The Society of Jesus was established in 1540. In the century that followed, thousands sought to become Jesuits and pursue vocations in religious service, teaching, and missions. Drawing on scores of unpublished biographical documents housed at the Roman Jesuit Archive, Camilla Russell illuminates the lives of those who joined the Society, building together a religious and cultural presence that remains influential the world over.

Tracing Jesuit life from the Italian provinces to distant missions, Russell sheds new light on the impact and inner workings of the Society. The documentary record reveals a textual network among individual members, inspired by Ignatius of Loyola’s Spiritual Exercises. The early Jesuits took stock of both quotidian and spiritual experiences in their own records, which reflect a community where the worldly and divine overlapped. Echoing the Society’s foundational writings, members believed that each Jesuit’s personal strengths and inclinations offered a unique contribution to the whole—an attitude that helps explain the Society’s widespread appeal from its first days.

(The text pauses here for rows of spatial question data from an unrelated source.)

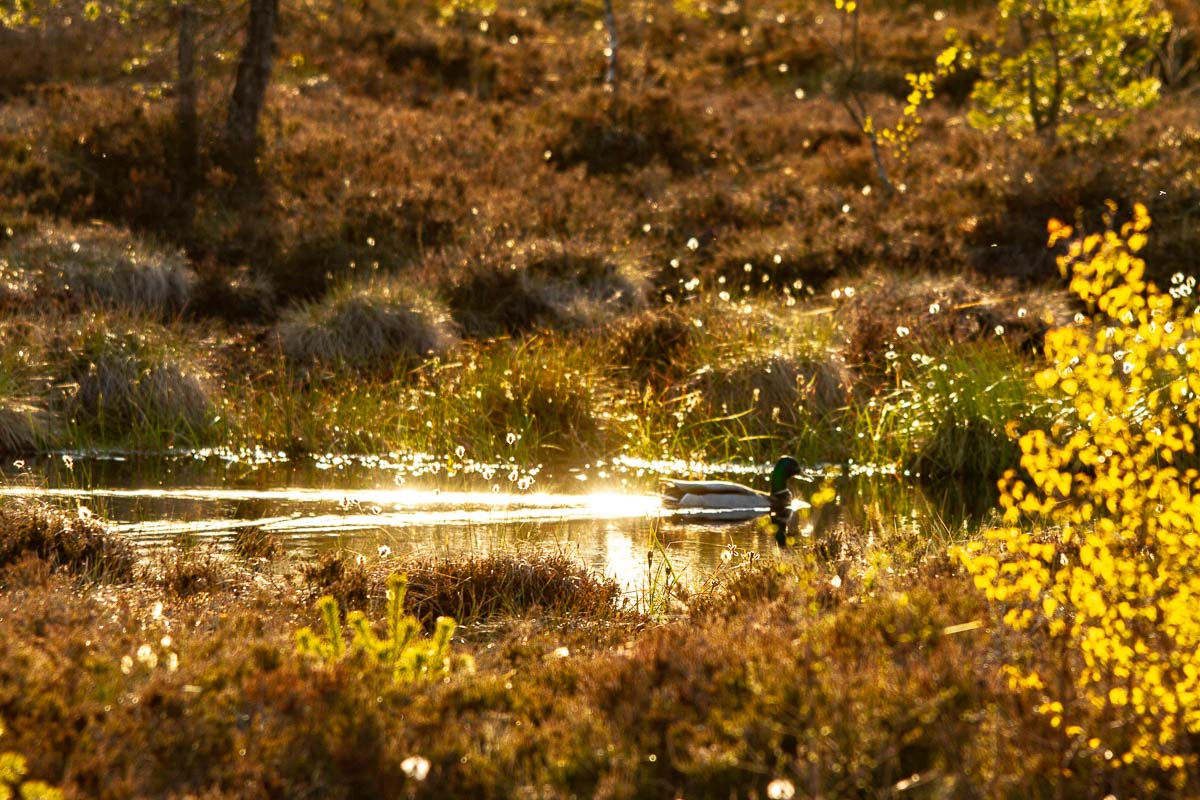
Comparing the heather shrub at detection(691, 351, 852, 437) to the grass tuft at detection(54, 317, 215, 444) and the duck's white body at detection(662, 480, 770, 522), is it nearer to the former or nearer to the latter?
the duck's white body at detection(662, 480, 770, 522)

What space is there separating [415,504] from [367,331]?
4628 millimetres

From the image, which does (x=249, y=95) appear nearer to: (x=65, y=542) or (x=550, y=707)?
(x=65, y=542)

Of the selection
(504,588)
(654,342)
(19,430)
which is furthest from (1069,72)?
(504,588)

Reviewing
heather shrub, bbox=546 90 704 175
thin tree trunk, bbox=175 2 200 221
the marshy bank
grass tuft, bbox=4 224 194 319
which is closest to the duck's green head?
the marshy bank

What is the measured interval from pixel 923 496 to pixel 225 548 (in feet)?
18.5

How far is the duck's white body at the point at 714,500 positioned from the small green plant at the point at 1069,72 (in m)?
12.0

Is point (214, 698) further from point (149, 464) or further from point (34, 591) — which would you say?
point (149, 464)

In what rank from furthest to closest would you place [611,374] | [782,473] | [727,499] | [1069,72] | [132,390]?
[1069,72]
[611,374]
[132,390]
[782,473]
[727,499]

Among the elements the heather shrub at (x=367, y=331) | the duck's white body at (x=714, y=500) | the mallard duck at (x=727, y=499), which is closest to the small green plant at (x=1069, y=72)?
the heather shrub at (x=367, y=331)

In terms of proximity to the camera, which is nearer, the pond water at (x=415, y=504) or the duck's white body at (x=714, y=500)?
the pond water at (x=415, y=504)

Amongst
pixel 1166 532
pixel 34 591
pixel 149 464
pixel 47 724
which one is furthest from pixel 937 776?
pixel 149 464

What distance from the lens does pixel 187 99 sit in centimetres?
1919

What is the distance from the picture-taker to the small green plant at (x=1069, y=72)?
19.8 meters

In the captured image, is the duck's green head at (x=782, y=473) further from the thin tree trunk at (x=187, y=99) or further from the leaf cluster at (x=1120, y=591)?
the thin tree trunk at (x=187, y=99)
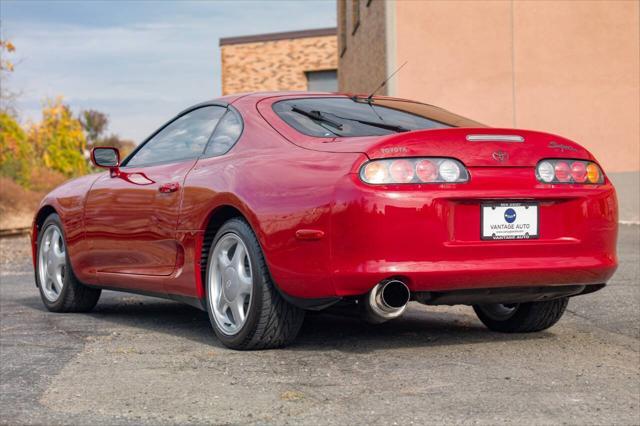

Focusing on the Jesuits’ own words, Being a Jesuit in Renaissance Italy offers a new lens on the history of spirituality, identity, and global exchange in the Renaissance. What emerges is a kind of genetic code—a thread connecting the key Jesuit works to the first generations of Jesuits and the Society of Jesus as it exists today.

Camilla Russell is Publications Editor for Institutum Historicum Societatis Iesu at the Roman Jesuit Archive. She is the author of Giulia Gonzaga and the Religious Controversies of Sixteenth-Century Italy and Fellow in History at the University of Newcastle, Australia.